What the task requires:
The entries below need to be written out exactly, with no pictures included.

Data for the task:

▼

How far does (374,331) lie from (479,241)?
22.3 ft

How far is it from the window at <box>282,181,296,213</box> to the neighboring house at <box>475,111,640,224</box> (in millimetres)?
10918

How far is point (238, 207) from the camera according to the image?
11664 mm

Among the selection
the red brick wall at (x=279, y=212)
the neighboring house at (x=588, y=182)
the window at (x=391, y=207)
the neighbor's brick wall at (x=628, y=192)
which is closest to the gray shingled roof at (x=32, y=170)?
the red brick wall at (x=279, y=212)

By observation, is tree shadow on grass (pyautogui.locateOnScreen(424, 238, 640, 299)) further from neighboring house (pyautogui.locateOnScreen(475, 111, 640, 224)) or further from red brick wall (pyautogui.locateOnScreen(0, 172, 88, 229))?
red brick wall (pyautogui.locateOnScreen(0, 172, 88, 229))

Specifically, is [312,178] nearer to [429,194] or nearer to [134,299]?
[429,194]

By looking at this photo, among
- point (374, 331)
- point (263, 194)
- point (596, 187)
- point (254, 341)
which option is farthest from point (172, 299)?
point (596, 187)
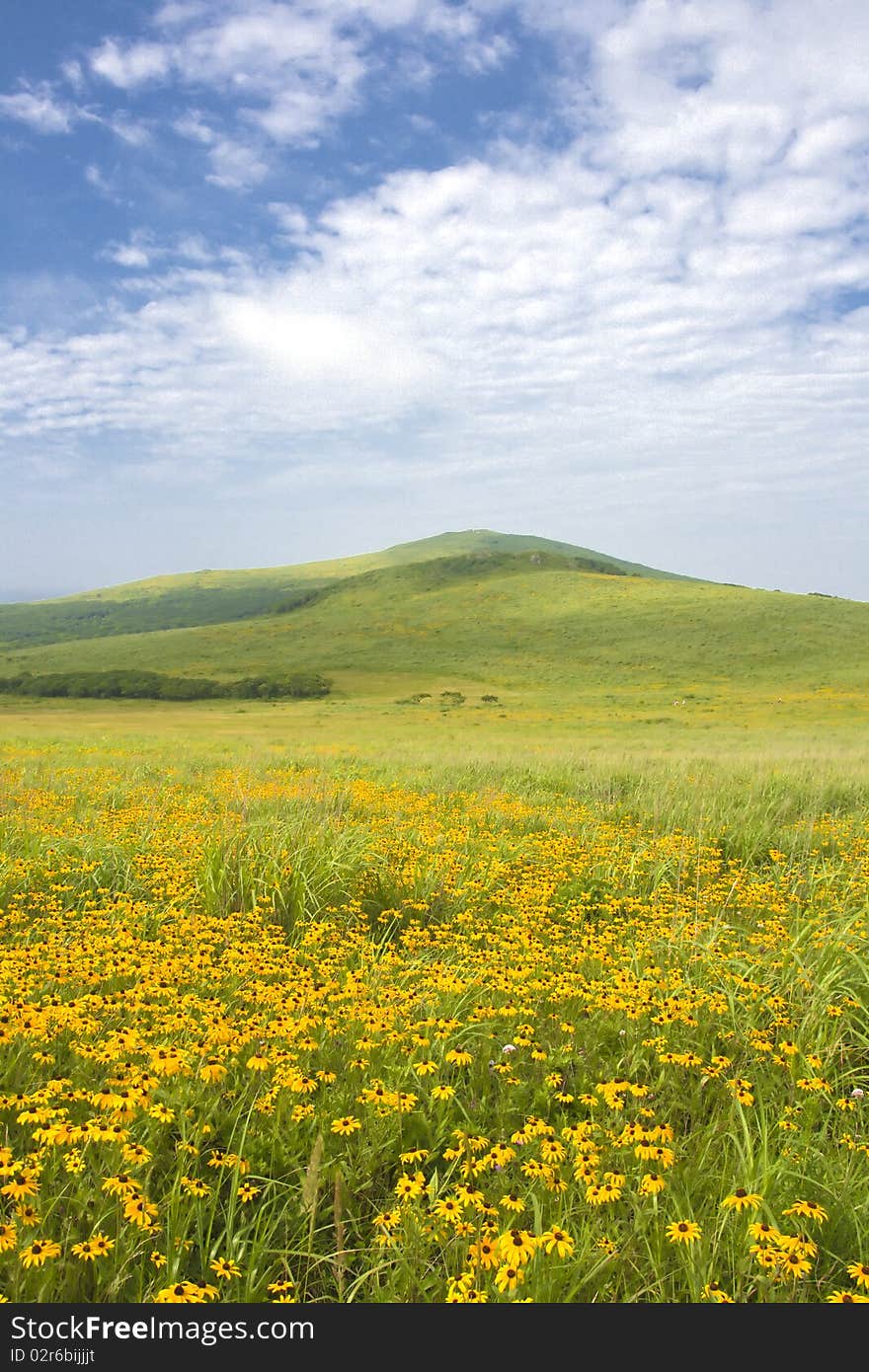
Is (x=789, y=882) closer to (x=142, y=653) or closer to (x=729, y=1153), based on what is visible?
(x=729, y=1153)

▲

Output of the task:
How far does (374,331) lie from (479,241)?
22.3 ft

How far is it from the window at <box>282,181,296,213</box> to the neighboring house at <box>475,111,640,224</box> (in millimetres)?
10918

How far is point (238, 207) from the camera according to the image?
11664 mm

Among the selection
the red brick wall at (x=279, y=212)
the neighboring house at (x=588, y=182)
the window at (x=391, y=207)
the neighbor's brick wall at (x=628, y=192)
which is closest to the gray shingled roof at (x=32, y=170)?
the red brick wall at (x=279, y=212)

By observation, is tree shadow on grass (pyautogui.locateOnScreen(424, 238, 640, 299)) further from neighboring house (pyautogui.locateOnScreen(475, 111, 640, 224)) or further from red brick wall (pyautogui.locateOnScreen(0, 172, 88, 229))?
red brick wall (pyautogui.locateOnScreen(0, 172, 88, 229))

Specifically, is [312,178] nearer to [429,194] or nearer to [134,299]?
[429,194]

By looking at this photo, among
- point (374, 331)
- point (263, 194)
- point (596, 187)
- point (254, 341)
which option is farthest from point (172, 299)?
point (596, 187)
Is (x=789, y=882) closer to (x=142, y=653) or closer to (x=729, y=1153), based on what is visible?
(x=729, y=1153)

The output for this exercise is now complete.